Twitter co-founder takes aim at mobile payments

Twitter co-founder takes aim at mobile payments (AP)
In this Dec. 18, 2009 photo, Willo O'Brien demonstrates Square on her iPhone in San Francisco. Willo is a designer and illustrator that uses Square for credit card transactions with her customer. Using a Square is pretty simple. Swipe a credit card through a slit on the cube's side and it will read your credit card number, translate it into an audio signal and send it onto the iPhone, where it is encrypted. Software decodes the signal and the information is sent out over a cell phone network so the purchase can be authorized. Once the transaction goes through, the costumer's credit card data is deleted. Users can sign for purchases by writing with a finger on the iPhone's touch screen. (AP Photo/Russel A. Daniels)

(AP) -- Jack Dorsey revolutionized online socializing by co-founding Twitter in 2006. Now he wants to transform the way people exchange money.

Dorsey is leading a new startup called Square. Its first product resembles a cube: a tiny credit card terminal that plugs into the headphone jack of an iPhone.
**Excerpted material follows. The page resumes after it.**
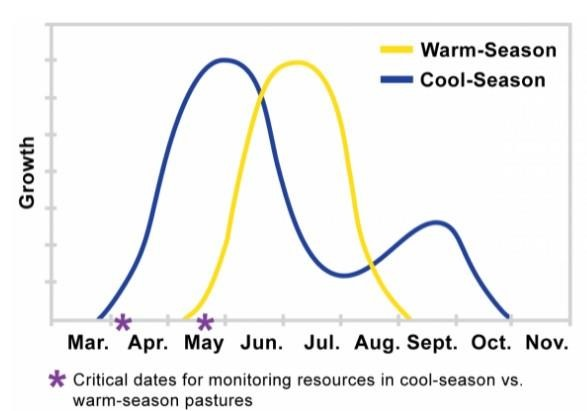 Line graph depicting warm-season and cool-season forage growth along with critical dates for monitoring cool-season resources (early-April) and warm-season resources (mid-May). For help understanding this graph, call SDSU Extension at 605-688-6792.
The goal is to make it easier to complete a credit card transaction, whether you're a street vendor selling T-shirts or an individual settling a lunch tab with a friend.

Dorsey, who was Twitter's CEO until October 2008 and remains the social network's chairman, said he came up with the idea for Square nearly a year ago with Jim McKelvey, a glass artist who was frustrated after losing out on a $2,000 sale because he was unable to accept a credit card from a customer.

The two started brainstorming about how businesses and individuals could quickly start accepting credit, debit and prepaid cards over the iPhone and other small electronics, and came up with the idea for a credit card reader that connects to a cell phone.

Eventually, McKelvey and a group of engineers decided they should build a gizmo that hooks up to a standard audio jack, which is common on all sorts of consumer electronics from iPhones to BlackBerrys to laptops.

Many businesses already use eBay Inc.'s online payment system, PayPal, so that they can take plastic on their Web sites, and iPhone applications such as iSwipe and Credit Card Terminal are available for on-the-go transactions.

In January, electronic payment services company VeriFone Holdings Inc. plans to release a service similar to Square's. That service, PayWare Mobile, is aimed at small businesses and fits a credit card terminal and small stylus (for signatures) into an iPhone case.

A business often needs to have its own merchant account with a credit card company to use one of these methods, though. Square Inc. takes a different tack: It has its own merchant account, so it takes on the responsibility for minimizing risk and fraud, Dorsey said.

This also means that anyone can use the service.

"We're trying to build a utility that scales not just to someone selling coffee in a store but also someone selling their couch or buying a MacBook Pro on Craigslist," Dorsey said.

Using the so-called "square" is pretty simple. Swipe a card through a slit on its side, and the device will read your credit card number and convert it into an audio signal that can be sent to the iPhone through the audio jack. Software in the iPhone then decodes the signal and sends the transaction data out over the cell phone network to Square's servers so the purchase can be authorized. Information is encrypted on the iPhone before it gets sent.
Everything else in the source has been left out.